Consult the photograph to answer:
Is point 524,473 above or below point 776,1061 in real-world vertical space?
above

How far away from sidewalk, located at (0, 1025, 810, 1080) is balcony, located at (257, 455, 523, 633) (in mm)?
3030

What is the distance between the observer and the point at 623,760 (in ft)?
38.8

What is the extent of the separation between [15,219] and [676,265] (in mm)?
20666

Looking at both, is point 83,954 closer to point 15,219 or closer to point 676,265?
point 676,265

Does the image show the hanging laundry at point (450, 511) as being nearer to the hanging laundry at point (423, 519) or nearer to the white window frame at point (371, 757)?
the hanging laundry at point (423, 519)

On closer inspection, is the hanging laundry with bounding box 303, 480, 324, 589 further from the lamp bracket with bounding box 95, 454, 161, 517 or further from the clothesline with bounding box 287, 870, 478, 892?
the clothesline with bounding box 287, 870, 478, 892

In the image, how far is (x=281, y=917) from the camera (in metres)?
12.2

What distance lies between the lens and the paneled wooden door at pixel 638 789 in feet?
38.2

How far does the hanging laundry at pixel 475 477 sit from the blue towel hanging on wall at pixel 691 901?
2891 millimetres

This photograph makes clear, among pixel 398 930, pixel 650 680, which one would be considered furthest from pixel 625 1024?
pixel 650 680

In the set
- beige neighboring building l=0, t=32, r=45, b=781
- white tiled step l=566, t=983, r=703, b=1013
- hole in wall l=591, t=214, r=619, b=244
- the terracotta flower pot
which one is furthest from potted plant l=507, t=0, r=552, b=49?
☆ ☆ ☆
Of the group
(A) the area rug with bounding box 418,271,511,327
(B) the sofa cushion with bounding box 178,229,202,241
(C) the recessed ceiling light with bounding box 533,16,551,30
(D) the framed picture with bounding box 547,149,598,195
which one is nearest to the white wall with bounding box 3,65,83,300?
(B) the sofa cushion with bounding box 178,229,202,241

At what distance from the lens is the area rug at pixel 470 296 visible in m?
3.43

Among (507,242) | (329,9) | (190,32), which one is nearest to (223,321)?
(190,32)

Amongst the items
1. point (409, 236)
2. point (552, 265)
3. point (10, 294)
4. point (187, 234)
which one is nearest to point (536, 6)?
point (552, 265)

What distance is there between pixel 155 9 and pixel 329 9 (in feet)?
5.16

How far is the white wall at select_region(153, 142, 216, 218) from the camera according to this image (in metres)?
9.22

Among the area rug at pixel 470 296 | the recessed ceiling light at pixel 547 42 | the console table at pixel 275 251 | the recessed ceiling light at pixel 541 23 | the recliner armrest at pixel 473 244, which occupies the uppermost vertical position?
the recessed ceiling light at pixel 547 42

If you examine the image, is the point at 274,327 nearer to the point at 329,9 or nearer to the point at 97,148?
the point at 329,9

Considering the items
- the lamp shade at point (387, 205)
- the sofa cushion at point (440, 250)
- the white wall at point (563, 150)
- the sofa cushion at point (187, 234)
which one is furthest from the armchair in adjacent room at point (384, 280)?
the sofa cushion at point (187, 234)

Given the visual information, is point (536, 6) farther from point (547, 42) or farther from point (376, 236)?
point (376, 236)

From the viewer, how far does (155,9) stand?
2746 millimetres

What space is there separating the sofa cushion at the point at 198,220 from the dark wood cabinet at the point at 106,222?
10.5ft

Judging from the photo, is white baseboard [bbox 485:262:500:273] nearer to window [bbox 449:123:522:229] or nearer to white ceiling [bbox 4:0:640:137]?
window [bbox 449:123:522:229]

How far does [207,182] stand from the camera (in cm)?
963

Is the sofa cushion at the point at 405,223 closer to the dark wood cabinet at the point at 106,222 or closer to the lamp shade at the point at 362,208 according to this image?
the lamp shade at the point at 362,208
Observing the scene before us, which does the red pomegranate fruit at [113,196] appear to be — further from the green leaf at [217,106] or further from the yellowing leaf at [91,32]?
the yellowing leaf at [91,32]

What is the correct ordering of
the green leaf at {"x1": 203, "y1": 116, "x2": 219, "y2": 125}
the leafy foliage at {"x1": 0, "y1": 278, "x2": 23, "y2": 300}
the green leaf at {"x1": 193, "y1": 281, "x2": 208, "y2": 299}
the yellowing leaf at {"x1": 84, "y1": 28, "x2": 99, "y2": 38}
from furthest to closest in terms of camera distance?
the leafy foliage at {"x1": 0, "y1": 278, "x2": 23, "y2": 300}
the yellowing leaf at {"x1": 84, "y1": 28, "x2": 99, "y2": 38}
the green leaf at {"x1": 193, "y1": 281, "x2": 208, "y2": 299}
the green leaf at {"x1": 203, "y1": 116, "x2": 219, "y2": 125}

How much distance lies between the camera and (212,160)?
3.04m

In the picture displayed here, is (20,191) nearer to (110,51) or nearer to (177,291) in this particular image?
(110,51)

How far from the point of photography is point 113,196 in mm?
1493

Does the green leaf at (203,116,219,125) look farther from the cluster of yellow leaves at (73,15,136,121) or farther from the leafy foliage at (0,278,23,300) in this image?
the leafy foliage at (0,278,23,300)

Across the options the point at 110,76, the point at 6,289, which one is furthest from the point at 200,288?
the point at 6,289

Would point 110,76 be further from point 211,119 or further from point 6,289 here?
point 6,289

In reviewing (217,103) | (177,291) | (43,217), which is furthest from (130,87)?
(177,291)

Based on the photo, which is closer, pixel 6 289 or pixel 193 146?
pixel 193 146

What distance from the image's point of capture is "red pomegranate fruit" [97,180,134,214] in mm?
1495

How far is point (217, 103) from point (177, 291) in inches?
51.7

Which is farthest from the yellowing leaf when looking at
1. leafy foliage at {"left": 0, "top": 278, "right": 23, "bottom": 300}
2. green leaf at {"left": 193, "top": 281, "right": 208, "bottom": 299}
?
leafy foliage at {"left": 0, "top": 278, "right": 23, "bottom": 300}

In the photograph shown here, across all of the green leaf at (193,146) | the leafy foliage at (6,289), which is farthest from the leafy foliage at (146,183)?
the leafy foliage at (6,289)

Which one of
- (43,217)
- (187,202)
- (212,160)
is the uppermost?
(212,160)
☆ ☆ ☆
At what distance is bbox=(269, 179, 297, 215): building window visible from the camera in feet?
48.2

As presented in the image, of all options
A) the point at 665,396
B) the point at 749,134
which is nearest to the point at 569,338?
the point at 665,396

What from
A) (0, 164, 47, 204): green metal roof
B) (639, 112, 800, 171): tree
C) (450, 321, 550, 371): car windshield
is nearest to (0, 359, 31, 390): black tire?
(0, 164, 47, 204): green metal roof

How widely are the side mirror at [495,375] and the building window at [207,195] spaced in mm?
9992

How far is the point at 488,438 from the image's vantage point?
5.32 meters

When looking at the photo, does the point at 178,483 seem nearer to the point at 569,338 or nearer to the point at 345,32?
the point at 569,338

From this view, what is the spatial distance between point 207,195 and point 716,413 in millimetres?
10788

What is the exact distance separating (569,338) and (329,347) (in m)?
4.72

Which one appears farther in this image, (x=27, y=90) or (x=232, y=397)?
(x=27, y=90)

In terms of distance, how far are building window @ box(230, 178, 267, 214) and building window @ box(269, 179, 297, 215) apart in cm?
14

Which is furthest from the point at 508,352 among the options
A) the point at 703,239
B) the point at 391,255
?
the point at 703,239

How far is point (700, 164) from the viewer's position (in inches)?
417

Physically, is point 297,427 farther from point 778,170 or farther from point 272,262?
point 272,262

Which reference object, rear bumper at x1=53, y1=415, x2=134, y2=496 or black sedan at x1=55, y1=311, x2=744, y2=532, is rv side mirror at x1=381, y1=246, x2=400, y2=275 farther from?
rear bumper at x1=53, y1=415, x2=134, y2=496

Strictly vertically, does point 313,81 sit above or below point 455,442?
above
☆ ☆ ☆
GOAL: Give back only the part that opens with the line containing "What is the extent" and closes with the line containing "which one is furthest from potted", renaming "lamp bracket" as "wall light fixture" and leaving everything else unchanged.

RESULT:
What is the extent of the separation between [15,219] and [676,265] (in mm)?
20666

Looking at both, is point 83,954 closer to point 15,219 or closer to point 676,265?
point 676,265

Does the image show the hanging laundry at point (450, 511) as being nearer to the hanging laundry at point (423, 519) or nearer to the white window frame at point (371, 757)?
the hanging laundry at point (423, 519)

On closer inspection, is the hanging laundry with bounding box 303, 480, 324, 589 further from the wall light fixture with bounding box 95, 454, 161, 517 or further from the clothesline with bounding box 287, 870, 478, 892?
the clothesline with bounding box 287, 870, 478, 892

In the image, how far is (x=281, y=917) from the camera (in metres)?
12.2

What distance lies between the lens and the paneled wooden door at pixel 638 789 in feet?
38.2

How far does the hanging laundry at pixel 475 477 sit from the blue towel hanging on wall at pixel 691 901?
2891 millimetres

This photograph makes clear, among pixel 398 930, pixel 650 680, which one would be considered furthest from pixel 625 1024?
pixel 650 680

In the set
- beige neighboring building l=0, t=32, r=45, b=781
- white tiled step l=566, t=983, r=703, b=1013
- hole in wall l=591, t=214, r=619, b=244
- the terracotta flower pot
which one is furthest from potted plant l=507, t=0, r=552, b=49?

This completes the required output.